Bernard Benhamou : Dans le domaine des technologies, le nom que l’on donne parfois à ces nouvelles générations d’objets médicaux connectés est le Tricorder, du nom de l'appareil mobile, qui, dans Star Trek, permet à Spock de faire des diagnostics à main levée. En 2014, la fondation X-Prize et la société Qualcomm, ont ainsi lancé un concours afin de concevoir un Tricorder connecté au smartphone qui permettrait de diagnostiquer des pathologies courantes. Actuellement, on utilise déjà des capteurs connectés au smartphone pour détecter le paludisme ou encore réaliser des analyses d'urine, des analyses sanguines, mais nous n’en sommes qu’au tout début. L'objectif,  au-delà du suivi de certaines pathologies, est de créer un outil de diagnostic universel pour des pathologies comme le diabète, les maladies cardio-vasculaires et respiratoire afin de faire émerger un segment industriel liés au diagnostic mais aussi à la prévention et au suivi des pathologies.

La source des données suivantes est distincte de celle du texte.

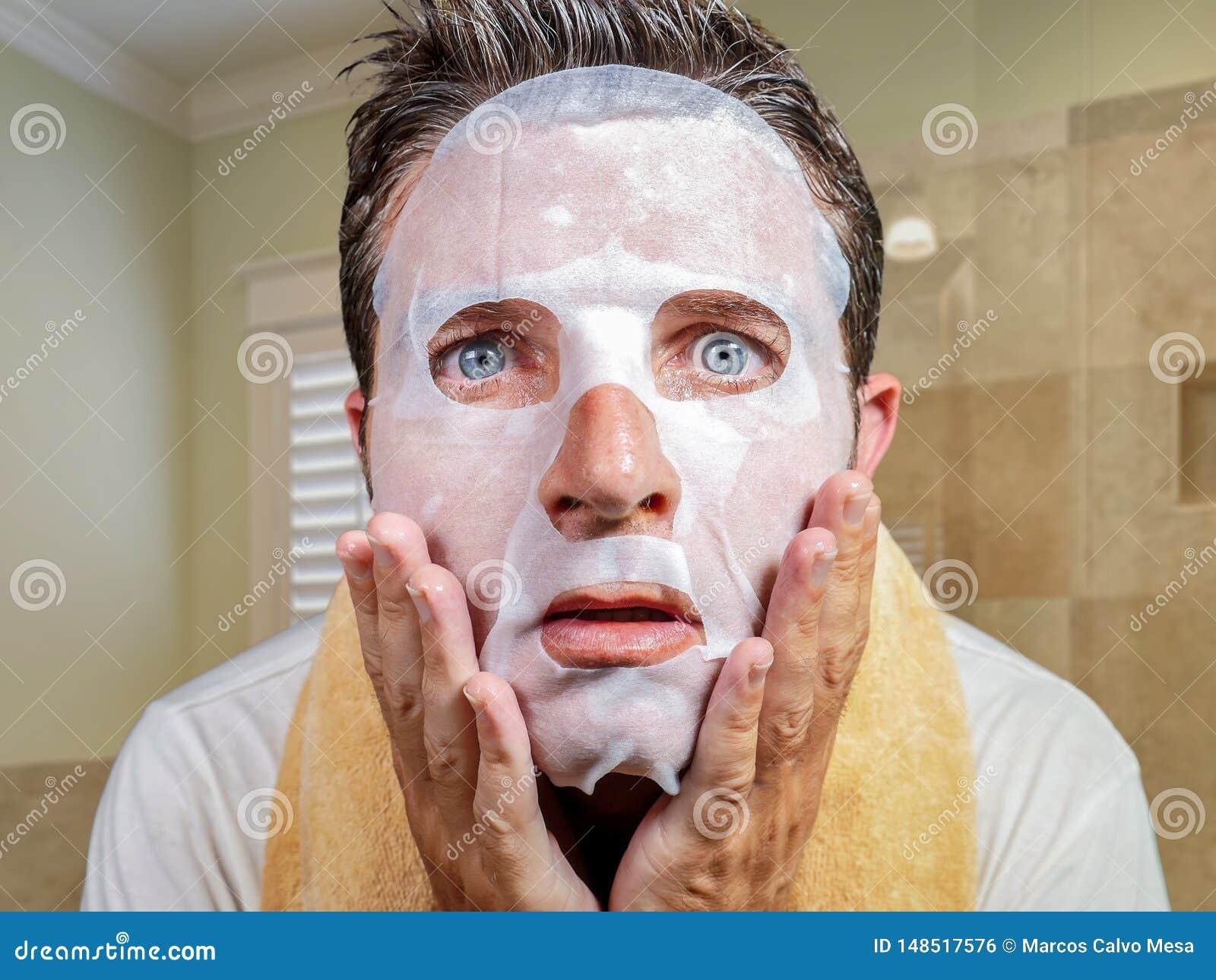 Hombre extra?o y divertido joven en casa que intenta usando la m?scara facial del papel de la belleza que limpia aprendiendo el t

En plus de pouvoir transmettre des données à distance, le smartphone est en effet doté de capacités de traitement et de mémoires considérables, c'est un « cerveau » qui est utilisé par plusieurs milliards de personnes (on parle parfois d'« exo-cerveau »). Auparavant, lorsqu’il s’agissait de créer un équipement médical, il fallait créer et assembler des capteurs,  un processeur un écran et une interface; ce qui représentait des couts très élevés ainsi qu’un temps d’apprentissage important. Dans un smartphone, il y a déjà des dizaines de capteurs dont les prix ne cessent de baisser, et si l'on doit y connecter un petit capteur supplémentaire, cela ne représente qu’un surcout marginal.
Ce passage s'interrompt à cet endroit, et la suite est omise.